Par une ruse de l’histoire, l’intervention américaine en 2003 a renforcé l’avènement d’un « arc chiite » (allant des Hazaras d’Afghanistan à la minorité chiite présente en Arabie saoudite), si redouté par les régimes sunnites de la région. L’enjeu est à la fois stratégique et symbolique : entre chiites et sunnites, Arabes et Perses, c’est le « leadership islamique » qui est en jeu.

 

Une menace nucléaire ?

Cette compétition explique l’opposition radicale des pays du Golfe au « programme nucléaire iranien »… à l’instar d’Israël et des Occidentaux. Tous soupçonnent l’Iran de vouloir se doter de l’arme nucléaire sous couvert d’un programme d’énergie civile, ce que Téhéran dément. Il n’empêche, la perception de l’Iran comme menace stratégique régionale et internationale est liée à son « programme nucléaire » qui a justifié des frappes américaines et une « guerre sourde » menée par les Israéliens (assassinats de scientifiques, attaques informatiques, etc.).
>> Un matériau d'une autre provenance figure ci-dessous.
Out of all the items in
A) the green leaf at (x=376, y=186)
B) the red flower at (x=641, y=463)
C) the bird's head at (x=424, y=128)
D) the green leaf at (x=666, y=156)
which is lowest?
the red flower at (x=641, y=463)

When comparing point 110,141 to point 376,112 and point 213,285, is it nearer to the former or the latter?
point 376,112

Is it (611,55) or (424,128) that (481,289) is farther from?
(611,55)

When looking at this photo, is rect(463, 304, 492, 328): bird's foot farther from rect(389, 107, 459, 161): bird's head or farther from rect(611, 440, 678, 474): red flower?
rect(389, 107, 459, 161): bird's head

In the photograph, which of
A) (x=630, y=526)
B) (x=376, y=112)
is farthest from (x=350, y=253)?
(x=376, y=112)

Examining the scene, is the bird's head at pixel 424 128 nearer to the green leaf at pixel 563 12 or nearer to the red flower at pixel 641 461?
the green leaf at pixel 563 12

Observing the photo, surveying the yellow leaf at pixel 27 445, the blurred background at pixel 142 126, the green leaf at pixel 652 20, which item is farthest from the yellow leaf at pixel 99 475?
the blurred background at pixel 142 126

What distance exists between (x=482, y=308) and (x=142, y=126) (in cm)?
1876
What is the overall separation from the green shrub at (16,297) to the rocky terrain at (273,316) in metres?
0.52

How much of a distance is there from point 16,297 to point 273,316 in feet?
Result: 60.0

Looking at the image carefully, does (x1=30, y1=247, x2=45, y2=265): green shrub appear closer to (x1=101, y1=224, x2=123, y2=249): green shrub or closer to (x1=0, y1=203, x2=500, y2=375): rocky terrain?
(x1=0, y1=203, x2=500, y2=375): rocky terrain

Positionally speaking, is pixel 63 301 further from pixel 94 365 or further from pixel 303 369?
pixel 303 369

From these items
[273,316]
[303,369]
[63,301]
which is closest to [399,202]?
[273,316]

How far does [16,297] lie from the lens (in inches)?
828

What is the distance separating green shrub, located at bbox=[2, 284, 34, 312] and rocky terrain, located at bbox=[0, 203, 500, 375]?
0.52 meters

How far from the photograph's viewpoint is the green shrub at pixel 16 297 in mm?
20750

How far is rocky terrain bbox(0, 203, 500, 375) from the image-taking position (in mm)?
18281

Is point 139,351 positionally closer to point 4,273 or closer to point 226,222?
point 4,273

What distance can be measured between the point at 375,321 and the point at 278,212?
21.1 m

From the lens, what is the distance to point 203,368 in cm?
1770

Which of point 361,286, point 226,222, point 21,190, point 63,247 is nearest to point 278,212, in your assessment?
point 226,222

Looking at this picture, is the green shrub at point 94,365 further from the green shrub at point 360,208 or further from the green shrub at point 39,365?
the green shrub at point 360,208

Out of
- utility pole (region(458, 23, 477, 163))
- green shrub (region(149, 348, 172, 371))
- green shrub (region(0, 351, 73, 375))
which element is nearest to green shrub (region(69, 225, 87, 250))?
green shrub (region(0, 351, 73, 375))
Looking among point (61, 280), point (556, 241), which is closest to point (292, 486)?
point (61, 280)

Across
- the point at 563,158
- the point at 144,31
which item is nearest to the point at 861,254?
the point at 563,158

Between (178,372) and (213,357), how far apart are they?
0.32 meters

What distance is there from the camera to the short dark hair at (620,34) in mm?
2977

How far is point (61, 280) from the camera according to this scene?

Quelle que soit l’évolution du « dossier nucléaire iranien », celui-ci est un excellent révélateur du traitement différencié dont font l’objet les acteurs de la région : Israël bénéficie en effet ici (comme ailleurs) d’un soutien ferme de l’Occident, alors que ce pays est l’un des rares à refuser de ratifier le traité de non-prolifération des armes nucléaires. Et pour cause : Israël est l’unique puissance nucléaire de la région.

Plus largement, le Moyen-Orient reflète de manière significative la reconfiguration de l’ordre international marqué à la fois par le primat de la force et la volonté hégémonique israélo-américaine.